___ MATERIAL FOR THE TASK
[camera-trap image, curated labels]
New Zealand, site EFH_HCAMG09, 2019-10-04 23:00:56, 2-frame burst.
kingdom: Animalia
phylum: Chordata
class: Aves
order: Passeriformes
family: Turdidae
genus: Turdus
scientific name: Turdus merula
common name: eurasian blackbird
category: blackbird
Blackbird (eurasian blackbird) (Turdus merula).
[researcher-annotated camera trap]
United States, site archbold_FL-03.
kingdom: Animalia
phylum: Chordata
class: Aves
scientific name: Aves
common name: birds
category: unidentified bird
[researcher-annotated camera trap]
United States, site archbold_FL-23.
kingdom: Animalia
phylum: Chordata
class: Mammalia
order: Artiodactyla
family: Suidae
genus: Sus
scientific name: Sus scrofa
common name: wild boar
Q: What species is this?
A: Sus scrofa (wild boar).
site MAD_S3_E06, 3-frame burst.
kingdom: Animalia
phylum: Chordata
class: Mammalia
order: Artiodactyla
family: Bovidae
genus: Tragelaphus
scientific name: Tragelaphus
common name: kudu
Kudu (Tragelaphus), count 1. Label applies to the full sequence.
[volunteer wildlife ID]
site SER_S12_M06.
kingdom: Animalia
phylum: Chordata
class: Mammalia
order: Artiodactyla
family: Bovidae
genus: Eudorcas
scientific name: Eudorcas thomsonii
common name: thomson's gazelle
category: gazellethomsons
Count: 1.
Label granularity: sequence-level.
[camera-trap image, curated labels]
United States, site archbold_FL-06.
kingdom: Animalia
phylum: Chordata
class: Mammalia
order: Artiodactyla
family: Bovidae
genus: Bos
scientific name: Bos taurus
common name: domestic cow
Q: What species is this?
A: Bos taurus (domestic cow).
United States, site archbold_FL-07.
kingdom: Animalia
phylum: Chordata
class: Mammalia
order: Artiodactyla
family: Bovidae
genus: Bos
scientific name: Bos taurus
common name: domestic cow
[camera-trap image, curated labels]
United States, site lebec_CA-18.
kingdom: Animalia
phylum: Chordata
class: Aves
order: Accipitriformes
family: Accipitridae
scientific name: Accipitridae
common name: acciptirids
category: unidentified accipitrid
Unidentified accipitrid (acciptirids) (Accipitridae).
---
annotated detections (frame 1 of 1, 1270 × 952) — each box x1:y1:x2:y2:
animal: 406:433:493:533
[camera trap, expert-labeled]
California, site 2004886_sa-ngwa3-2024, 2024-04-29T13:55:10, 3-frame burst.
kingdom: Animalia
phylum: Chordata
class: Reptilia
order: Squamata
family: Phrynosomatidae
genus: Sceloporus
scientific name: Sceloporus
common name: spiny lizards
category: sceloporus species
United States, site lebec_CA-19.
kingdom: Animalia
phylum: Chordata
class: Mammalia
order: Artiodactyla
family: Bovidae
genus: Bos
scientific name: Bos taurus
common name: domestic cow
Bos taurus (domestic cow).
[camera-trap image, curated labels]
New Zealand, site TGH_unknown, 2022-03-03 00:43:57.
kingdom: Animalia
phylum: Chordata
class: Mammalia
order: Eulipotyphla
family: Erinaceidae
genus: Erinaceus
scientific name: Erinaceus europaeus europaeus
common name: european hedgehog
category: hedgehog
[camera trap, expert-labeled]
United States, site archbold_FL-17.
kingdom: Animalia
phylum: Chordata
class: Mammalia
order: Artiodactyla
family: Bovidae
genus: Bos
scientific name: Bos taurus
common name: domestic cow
______
Your output should match the records above word for word.

▶ _ANSWER BOX_
[camera-trap image, curated labels]
New Zealand, site EFH_HCAMG09, 2019-10-04 23:00:56, 2-frame burst.
kingdom: Animalia
phylum: Chordata
class: Aves
order: Passeriformes
family: Turdidae
genus: Turdus
scientific name: Turdus merula
common name: eurasian blackbird
category: blackbird
Blackbird (eurasian blackbird) (Turdus merula).
[researcher-annotated camera trap]
United States, site archbold_FL-03.
kingdom: Animalia
phylum: Chordata
class: Aves
scientific name: Aves
common name: birds
category: unidentified bird
[researcher-annotated camera trap]
United States, site archbold_FL-23.
kingdom: Animalia
phylum: Chordata
class: Mammalia
order: Artiodactyla
family: Suidae
genus: Sus
scientific name: Sus scrofa
common name: wild boar
Q: What species is this?
A: Sus scrofa (wild boar).
site MAD_S3_E06, 3-frame burst.
kingdom: Animalia
phylum: Chordata
class: Mammalia
order: Artiodactyla
family: Bovidae
genus: Tragelaphus
scientific name: Tragelaphus
common name: kudu
Kudu (Tragelaphus), count 1. Label applies to the full sequence.
[volunteer wildlife ID]
site SER_S12_M06.
kingdom: Animalia
phylum: Chordata
class: Mammalia
order: Artiodactyla
family: Bovidae
genus: Eudorcas
scientific name: Eudorcas thomsonii
common name: thomson's gazelle
category: gazellethomsons
Count: 1.
Label granularity: sequence-level.
[camera-trap image, curated labels]
United States, site archbold_FL-06.
kingdom: Animalia
phylum: Chordata
class: Mammalia
order: Artiodactyla
family: Bovidae
genus: Bos
scientific name: Bos taurus
common name: domestic cow
Q: What species is this?
A: Bos taurus (domestic cow).
United States, site archbold_FL-07.
kingdom: Animalia
phylum: Chordata
class: Mammalia
order: Artiodactyla
family: Bovidae
genus: Bos
scientific name: Bos taurus
common name: domestic cow
[camera-trap image, curated labels]
United States, site lebec_CA-18.
kingdom: Animalia
phylum: Chordata
class: Aves
order: Accipitriformes
family: Accipitridae
scientific name: Accipitridae
common name: acciptirids
category: unidentified accipitrid
Unidentified accipitrid (acciptirids) (Accipitridae).
---
annotated detections (frame 1 of 1, 1270 × 952) — each box x1:y1:x2:y2:
animal: 406:433:493:533
[camera trap, expert-labeled]
California, site 2004886_sa-ngwa3-2024, 2024-04-29T13:55:10, 3-frame burst.
kingdom: Animalia
phylum: Chordata
class: Reptilia
order: Squamata
family: Phrynosomatidae
genus: Sceloporus
scientific name: Sceloporus
common name: spiny lizards
category: sceloporus species
United States, site lebec_CA-19.
kingdom: Animalia
phylum: Chordata
class: Mammalia
order: Artiodactyla
family: Bovidae
genus: Bos
scientific name: Bos taurus
common name: domestic cow
Bos taurus (domestic cow).
[camera-trap image, curated labels]
New Zealand, site TGH_unknown, 2022-03-03 00:43:57.
kingdom: Animalia
phylum: Chordata
class: Mammalia
order: Eulipotyphla
family: Erinaceidae
genus: Erinaceus
scientific name: Erinaceus europaeus europaeus
common name: european hedgehog
category: hedgehog
[camera trap, expert-labeled]
United States, site archbold_FL-17.
kingdom: Animalia
phylum: Chordata
class: Mammalia
order: Artiodactyla
family: Bovidae
genus: Bos
scientific name: Bos taurus
common name: domestic cow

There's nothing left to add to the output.